[Data for processing]
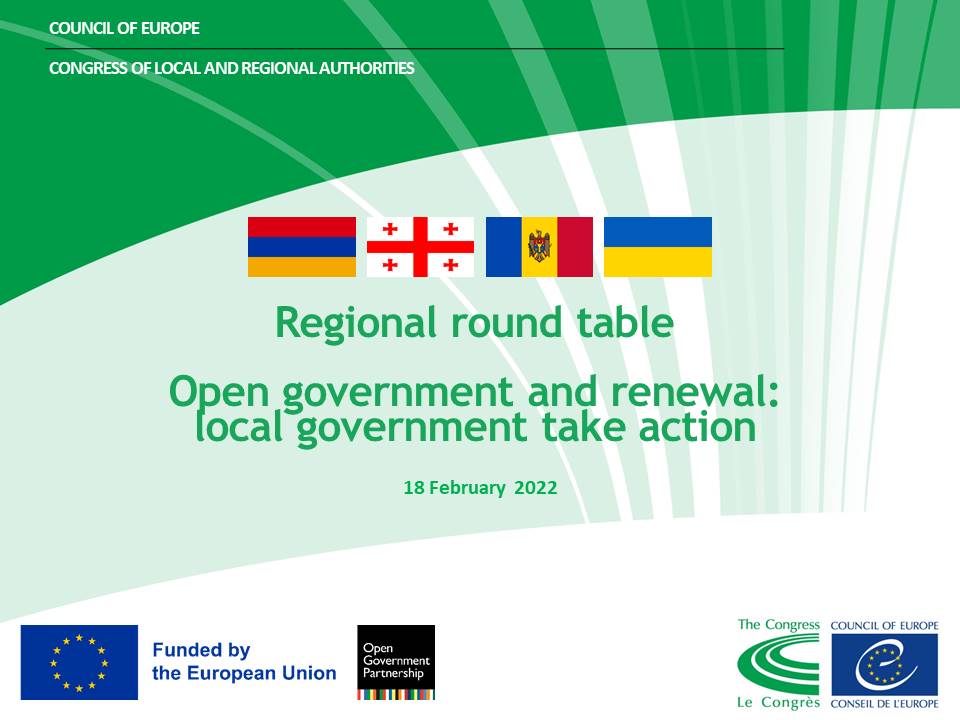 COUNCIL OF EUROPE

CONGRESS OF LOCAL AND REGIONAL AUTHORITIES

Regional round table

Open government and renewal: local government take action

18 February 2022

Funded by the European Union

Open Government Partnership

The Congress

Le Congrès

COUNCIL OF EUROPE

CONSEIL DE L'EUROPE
[/Data for processing]
[Data for processing]
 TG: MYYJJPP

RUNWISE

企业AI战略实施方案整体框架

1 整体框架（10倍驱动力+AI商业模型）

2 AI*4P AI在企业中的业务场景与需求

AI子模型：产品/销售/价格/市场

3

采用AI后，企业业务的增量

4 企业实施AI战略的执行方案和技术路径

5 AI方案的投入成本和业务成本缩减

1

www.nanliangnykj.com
[/Data for processing]
== Goal of the exercise ==
Among the records above, find each line containing the string "Open" and copy it.

== Output below ==
Open government and renewal: local government take action
Open Government Partnership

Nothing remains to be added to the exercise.